Task item - Would you print the whole listing again, exactly?
--- Supplied data Enclosed Below ---
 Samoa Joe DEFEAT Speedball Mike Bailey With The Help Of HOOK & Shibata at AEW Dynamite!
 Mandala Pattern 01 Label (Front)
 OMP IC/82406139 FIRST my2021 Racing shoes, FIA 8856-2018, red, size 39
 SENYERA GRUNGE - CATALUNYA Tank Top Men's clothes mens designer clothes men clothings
--- End of Enclosed Supplied data ---
Answer area -
 Samoa Joe DEFEAT Speedball Mike Bailey With The Help Of HOOK & Shibata at AEW Dynamite!
 Mandala Pattern 01 Label (Front)
 OMP IC/82406139 FIRST my2021 Racing shoes, FIA 8856-2018, red, size 39
 SENYERA GRUNGE - CATALUNYA Tank Top Men's clothes mens designer clothes men clothings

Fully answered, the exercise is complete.